Safe for 100,000 years – Sweden is building a nuclear repository – News


contents

The formal decision for the deep underground repository has been made. The project has been in preparation for decades. SRF Northern Europe employee Bruno Kaufmann has put together the background.

It’s all about this: A historic decision is pending in Sweden – that on the construction of a repository for highly radioactive nuclear waste. Around 12,000 tons of radioactive waste are to be safely stored deep in the ground under an existing nuclear power plant for 100,000 years. Only then is it no longer excessively radioactive. Decades of clarifications preceded the government decision. Since 1977, a Swedish law has stipulated that nuclear power plants may only be operated if there is a solution to the radioactive waste.

This is where the nuclear waste is to be stored: Many possible sites for a nuclear repository have been evaluated over the past decades. But in the end they ended up in the area of ​​existing nuclear power plants in Forsmark, about 100 kilometers north of Stockholm. The first repository for high-level radioactive waste in Sweden is now likely to be built here. Another storage site that has been studied in more detail is in Oskarshamn in the south-east of the country, where a nuclear power plant is also already in operation and where thousands of tons of radioactive waste are currently being stored.

So the decision now comes: Sweden had been governed by a red-green minority government since 2014 – and the Greens opposed the decision on a repository. Only her exit from the government at the end of last year paved the way for the decision. The social-democratic minority government is taking flight to the front when it comes to the nuclear power plant issue. This is also reflected in the fact that Sweden’s Social Democrats support the EU’s proposal to classify nuclear energy as “green”. Last but not least, the party wants to set an example with regard to the elections in autumn.
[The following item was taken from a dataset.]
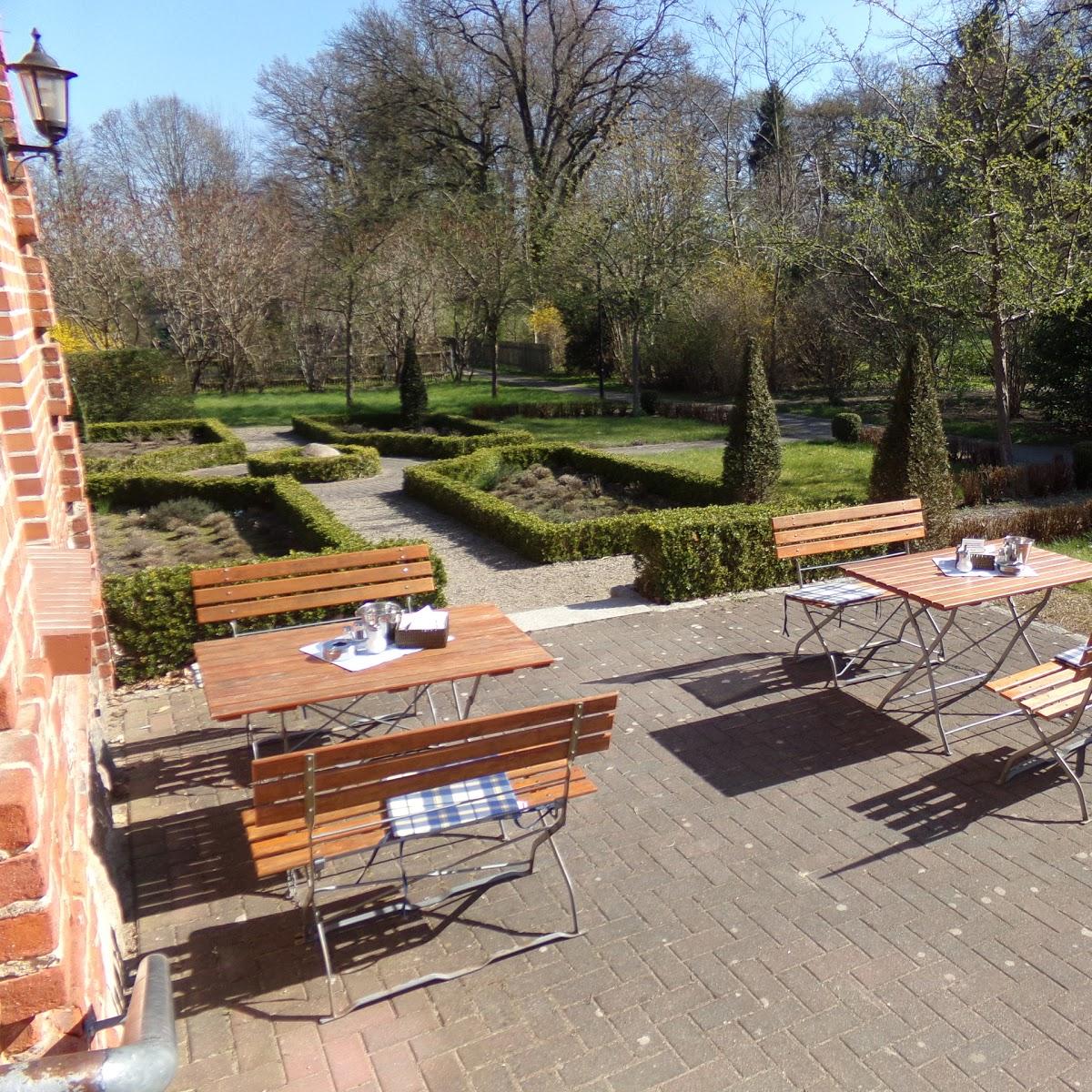 Restaurant "Hofladen-Café" in  (Prignitz)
Triple securing of radiant waste


open box
close the box

Legend:

callerna

When securing Sweden’s nuclear waste for the next 100,000 years, the so-called KBS3 method be applied. The radioactive waste is secured in three ways: The waste is stored around 500 meters below the surface in a layer of crystalline rock. Before that, it is enclosed in copper containers, which are additionally embedded in concrete.

In Switzerland, Nagra has been looking for a nuclear repository since 1972. Cooperative members of the organization are the Swiss nuclear power plant operators and the federal government. the Nagra plansto store the highly radioactive waste from the Swiss nuclear power plants in an Opalinus Clay rock layer. Details on the state of affairs in the Switzerland can be found here.

Here’s why the process took so long: The local population was involved in the search for a repository. The process of finding a location took a correspondingly long time. And because the local population in most places where geologically good conditions would have prevailed opposed a nuclear repository, only those places where there were already nuclear facilities remained. Here the population did not resist a repository. In addition, there were constantly new technical developments, which allowed a certain delay in the construction of a repository.

Here you are already further: In Finland, the first European nuclear repository is scheduled to go into operation in a few years. There, too, the Olkiluoto location was chosen where nuclear power plants have been in operation for decades. From 2025 onwards, nuclear waste from Finnish nuclear power plants is to be safely stored at a depth of 400 meters on the west coast of Finland for at least 100,000 years. Many of the experiences that Finland, which is a few years further advanced, has made in the repository issue are now also helping Sweden with its repository in Forsmark.

This is how it goes after the decision: It will certainly be another ten years before the plant goes into operation in Sweden. Until then, the nuclear waste that has already accumulated and is still being produced will continue to be stored temporarily. From 2030, Sweden should be one of the first countries – together with Finland – to offer a solution for radioactive waste from nuclear power plants.